* PASSAGE CITÉ *
Se sachant découverts, des officiers membre du CUP encouragent les mutineries et se lancent dans une guérilla avec le soutien d'une partie de la population. Niazi, l'un des dirigeants du CUP, quitte avec son unité la ville de Resne et se retranche dans les montagnes de la Macédoine méridionale. Enver Pacha se dépêche de publier un manifeste dénonçant l'autoritarisme du Sultan et annonce le début de la révolution. Pourtant, rien n'est vraiment organisé, le CUP comptant à peine trois cents membres et la réaction de l'armée demeure inconnue. Abdülhamid II intervient en dépêchant un régiment pour combattre les rebelles, mais les soldats fraternisent avec les insurgés. Le Sultan donne alors l'ordre d'envoyer une division d'élite en Macédoine, mais celle-ci refuse de marcher. Par la suite il appelle des troupes spéciales de l'intérieur de l'Anatolie, mais comme pour les autres unités, elles se solidarisent avec les révolutionnaires. Des soulèvement de civils encadrés par le CUP se produisent partout en Macédoine obligeant le Sultan à céder. Le 24 juillet, Abdülhamid II restaure la constitution de 1876 et annonce la tenue d'élections en décembre, que le CUP remporte de manière écrasante. Les chefs du CUP se donnent alors pour tâche principale de régénérer l'Empire en lui appliquant des institutions calquées sur celles des États occidentaux. Mais la structure ethnique, sociale et religieuse de l'Empire ottoman n'a rien de semblable avec celle des autres États européens, du fait de l'existence de fortes minorités nationales. Il est alors difficile pour les Jeunes-Turcs de réunir les Grecs, les Turcs, les Arméniens, les Kurdes et les Arabes au sein d'un même État. Norbert Von Bischoff affirme que « chacun de ces hommes appartenait à un monde physique et spirituel différent de celui de ses voisins et n'avait, avec ses collègues, aucune idée commune sur la forme et la mission de l'État à créer »4.
Manifestation contre le Sultan
à Istanbul, 1908
Néanmoins, les Jeunes-Turcs n'ont pas le temps d'appliquer leur programme, car ils font face au retour de nombreux vieux politiciens qui avaient été exilés par Abdülhamid II ; il y a parmi eux des grands vizirs, des princes, des ministres, de hauts fonctionnaires… Ceux-ci profitent des élections pour évincer les révolutionnaires du CUP et prendre le contrôle du parti. Les artisans de la révolution quittent alors l'Anatolie, Niazi vers l'Albanie où il se fait assassiner, et Enver à Berlin où il a été nommé attaché militaire. La corruption est alors à son comble, et des mutineries éclatent en Albanie et en Arabie. Six mois après la promulgation de la Constitution, la situation est pire qu'elle ne l'a jamais été.

* TÂCHE COURTE *
Dans le passage sur la révolution des Jeunes-Turcs, qu'est-ce qu'Abdülhamid II restaure le 24 juillet ?

* DONNÉES EXTRAITES *
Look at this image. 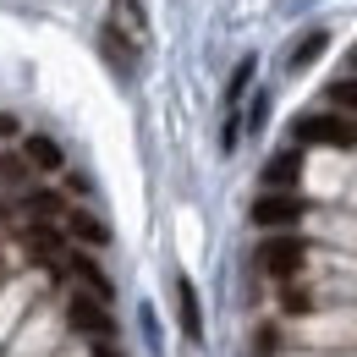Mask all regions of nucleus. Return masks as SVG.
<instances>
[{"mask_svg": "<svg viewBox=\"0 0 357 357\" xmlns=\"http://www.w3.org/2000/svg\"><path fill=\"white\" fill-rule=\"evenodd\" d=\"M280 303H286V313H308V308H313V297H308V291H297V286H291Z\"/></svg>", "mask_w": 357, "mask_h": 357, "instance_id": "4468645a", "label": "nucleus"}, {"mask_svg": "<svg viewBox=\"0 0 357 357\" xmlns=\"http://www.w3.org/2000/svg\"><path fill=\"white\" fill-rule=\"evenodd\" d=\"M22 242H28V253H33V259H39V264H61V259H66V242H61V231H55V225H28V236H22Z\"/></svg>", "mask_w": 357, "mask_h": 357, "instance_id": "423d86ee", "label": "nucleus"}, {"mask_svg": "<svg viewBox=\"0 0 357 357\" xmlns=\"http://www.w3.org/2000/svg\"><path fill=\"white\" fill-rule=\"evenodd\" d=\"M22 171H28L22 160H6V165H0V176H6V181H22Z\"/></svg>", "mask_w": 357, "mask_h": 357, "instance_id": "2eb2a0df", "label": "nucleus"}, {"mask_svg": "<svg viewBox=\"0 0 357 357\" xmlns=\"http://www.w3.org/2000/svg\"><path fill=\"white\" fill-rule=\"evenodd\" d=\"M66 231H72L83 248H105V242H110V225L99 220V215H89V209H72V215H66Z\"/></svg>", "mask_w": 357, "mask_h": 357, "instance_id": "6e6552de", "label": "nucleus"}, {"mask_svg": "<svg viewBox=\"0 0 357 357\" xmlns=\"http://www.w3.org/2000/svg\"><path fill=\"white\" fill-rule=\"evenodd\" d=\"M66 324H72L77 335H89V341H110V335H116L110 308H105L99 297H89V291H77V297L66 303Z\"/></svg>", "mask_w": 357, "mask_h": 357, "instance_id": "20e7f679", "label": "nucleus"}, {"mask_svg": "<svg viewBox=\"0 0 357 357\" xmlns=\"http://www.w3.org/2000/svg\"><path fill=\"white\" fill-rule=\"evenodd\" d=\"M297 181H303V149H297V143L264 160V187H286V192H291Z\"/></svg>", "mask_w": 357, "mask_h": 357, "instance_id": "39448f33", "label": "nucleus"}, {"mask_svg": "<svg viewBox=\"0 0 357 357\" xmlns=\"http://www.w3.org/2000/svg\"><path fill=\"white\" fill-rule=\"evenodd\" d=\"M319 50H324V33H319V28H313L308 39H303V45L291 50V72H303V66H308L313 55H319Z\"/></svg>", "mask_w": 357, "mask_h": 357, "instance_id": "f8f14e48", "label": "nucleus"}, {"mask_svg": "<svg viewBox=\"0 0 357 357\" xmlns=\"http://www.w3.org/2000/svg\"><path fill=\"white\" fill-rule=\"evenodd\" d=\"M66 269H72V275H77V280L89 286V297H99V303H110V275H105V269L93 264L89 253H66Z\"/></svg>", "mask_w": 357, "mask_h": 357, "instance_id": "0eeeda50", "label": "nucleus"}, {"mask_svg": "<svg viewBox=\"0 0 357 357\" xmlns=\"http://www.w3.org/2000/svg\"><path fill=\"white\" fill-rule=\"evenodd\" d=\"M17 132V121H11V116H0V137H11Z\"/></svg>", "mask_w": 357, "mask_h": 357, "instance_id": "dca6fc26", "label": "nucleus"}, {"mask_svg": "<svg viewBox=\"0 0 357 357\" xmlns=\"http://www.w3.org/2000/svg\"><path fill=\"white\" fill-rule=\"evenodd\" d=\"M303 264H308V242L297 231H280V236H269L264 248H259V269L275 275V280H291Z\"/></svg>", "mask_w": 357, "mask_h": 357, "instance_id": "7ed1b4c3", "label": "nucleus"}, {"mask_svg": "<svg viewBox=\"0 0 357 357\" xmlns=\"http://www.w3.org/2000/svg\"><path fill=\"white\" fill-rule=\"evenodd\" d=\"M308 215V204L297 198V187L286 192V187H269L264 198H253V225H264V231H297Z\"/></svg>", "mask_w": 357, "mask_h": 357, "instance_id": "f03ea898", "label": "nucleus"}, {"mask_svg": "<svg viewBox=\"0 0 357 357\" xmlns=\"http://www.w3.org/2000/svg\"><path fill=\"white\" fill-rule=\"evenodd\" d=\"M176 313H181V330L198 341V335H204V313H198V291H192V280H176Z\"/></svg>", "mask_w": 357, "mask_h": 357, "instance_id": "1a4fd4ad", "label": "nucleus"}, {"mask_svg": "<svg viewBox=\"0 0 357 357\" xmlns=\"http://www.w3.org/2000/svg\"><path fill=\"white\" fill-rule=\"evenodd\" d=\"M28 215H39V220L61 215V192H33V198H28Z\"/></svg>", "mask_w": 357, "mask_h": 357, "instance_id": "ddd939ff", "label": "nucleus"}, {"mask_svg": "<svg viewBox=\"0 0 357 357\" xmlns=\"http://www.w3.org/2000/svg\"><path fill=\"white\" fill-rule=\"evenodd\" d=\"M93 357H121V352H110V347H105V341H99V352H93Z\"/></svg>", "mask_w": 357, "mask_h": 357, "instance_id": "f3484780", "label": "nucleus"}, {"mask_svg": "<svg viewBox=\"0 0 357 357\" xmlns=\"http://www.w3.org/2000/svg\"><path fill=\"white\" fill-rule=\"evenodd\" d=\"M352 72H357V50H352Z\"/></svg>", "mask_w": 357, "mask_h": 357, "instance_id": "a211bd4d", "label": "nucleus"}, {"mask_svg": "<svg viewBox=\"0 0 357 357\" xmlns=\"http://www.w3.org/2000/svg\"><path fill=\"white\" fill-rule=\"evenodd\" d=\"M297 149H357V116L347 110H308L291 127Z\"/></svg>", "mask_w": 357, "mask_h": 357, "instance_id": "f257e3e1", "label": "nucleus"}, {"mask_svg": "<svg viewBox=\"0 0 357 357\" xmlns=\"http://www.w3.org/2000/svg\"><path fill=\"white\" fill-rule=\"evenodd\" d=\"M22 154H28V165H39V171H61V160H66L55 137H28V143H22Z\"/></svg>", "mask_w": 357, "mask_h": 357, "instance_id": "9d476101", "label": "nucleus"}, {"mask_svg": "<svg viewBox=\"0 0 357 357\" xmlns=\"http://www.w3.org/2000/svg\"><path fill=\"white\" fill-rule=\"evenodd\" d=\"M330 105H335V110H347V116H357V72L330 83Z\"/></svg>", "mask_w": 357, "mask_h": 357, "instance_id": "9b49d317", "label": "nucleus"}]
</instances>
* * *
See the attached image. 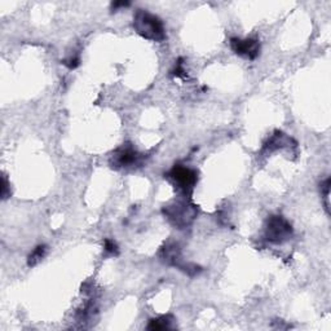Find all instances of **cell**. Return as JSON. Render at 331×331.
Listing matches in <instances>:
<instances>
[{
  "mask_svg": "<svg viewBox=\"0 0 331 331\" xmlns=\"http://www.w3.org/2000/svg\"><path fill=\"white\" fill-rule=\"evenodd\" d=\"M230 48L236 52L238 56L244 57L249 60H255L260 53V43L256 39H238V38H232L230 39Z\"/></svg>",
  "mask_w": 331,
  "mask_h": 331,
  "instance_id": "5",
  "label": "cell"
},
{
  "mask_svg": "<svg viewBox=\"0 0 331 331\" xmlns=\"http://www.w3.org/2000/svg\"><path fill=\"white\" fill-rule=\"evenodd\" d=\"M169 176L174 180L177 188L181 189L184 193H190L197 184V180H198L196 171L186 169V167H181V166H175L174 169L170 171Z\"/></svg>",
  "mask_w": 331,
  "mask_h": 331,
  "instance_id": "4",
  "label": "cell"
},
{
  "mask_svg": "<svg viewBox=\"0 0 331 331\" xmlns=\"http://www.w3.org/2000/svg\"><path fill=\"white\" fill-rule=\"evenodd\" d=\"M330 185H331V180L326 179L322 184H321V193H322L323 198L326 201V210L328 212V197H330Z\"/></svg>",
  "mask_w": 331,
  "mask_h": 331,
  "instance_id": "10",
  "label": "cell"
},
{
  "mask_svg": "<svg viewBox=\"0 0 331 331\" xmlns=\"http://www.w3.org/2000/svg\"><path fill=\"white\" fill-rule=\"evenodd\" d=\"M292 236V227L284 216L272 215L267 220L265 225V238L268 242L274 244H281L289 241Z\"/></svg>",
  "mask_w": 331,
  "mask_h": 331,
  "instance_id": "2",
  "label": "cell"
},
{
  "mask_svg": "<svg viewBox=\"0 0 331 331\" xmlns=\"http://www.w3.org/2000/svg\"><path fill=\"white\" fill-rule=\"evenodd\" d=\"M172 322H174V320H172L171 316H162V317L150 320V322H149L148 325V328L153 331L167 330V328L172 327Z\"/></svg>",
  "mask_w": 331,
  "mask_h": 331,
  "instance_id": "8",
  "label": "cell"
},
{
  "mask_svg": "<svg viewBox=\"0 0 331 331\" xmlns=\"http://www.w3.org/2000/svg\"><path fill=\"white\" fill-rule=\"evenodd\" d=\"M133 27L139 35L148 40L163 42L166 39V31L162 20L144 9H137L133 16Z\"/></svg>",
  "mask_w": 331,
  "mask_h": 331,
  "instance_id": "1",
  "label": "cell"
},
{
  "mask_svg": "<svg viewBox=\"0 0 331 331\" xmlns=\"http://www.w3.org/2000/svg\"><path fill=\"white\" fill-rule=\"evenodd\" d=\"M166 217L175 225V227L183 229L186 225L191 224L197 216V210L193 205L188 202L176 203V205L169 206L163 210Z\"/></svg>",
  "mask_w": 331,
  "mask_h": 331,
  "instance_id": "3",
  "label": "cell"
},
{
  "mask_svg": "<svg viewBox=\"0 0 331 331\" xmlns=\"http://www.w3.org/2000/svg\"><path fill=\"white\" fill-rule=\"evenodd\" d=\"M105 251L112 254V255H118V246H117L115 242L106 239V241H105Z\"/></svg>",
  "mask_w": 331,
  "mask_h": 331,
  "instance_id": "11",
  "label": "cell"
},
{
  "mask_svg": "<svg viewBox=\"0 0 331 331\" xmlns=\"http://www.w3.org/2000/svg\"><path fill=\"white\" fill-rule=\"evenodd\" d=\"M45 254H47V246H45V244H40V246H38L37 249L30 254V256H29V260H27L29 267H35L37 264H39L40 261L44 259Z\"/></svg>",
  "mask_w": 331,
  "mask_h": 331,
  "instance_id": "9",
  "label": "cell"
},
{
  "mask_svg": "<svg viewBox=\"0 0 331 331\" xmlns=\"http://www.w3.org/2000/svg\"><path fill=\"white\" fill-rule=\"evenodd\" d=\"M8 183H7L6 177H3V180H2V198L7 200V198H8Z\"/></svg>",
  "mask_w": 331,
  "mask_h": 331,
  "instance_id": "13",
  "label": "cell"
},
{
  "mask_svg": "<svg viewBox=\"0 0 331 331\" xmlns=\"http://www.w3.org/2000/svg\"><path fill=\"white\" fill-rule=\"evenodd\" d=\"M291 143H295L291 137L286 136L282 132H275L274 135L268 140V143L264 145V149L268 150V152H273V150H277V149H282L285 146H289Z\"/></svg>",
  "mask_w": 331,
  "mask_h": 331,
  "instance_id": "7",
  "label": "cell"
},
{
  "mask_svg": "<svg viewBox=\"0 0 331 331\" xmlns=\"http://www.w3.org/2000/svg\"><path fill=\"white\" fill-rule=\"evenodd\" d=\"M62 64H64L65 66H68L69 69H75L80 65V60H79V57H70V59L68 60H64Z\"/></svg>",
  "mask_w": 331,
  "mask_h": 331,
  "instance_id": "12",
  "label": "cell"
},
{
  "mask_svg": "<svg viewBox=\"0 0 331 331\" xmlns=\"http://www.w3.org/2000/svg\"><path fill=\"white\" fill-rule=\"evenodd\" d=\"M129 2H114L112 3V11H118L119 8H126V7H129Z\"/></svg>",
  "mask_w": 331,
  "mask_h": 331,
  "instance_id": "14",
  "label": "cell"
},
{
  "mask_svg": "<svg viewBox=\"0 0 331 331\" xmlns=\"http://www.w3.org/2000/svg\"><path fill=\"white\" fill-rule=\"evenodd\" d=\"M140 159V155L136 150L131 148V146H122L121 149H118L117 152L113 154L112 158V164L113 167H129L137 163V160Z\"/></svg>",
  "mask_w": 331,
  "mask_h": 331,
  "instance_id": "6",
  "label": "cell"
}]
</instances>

* RÉSULTAT *
Il restaure la constitution de 1876.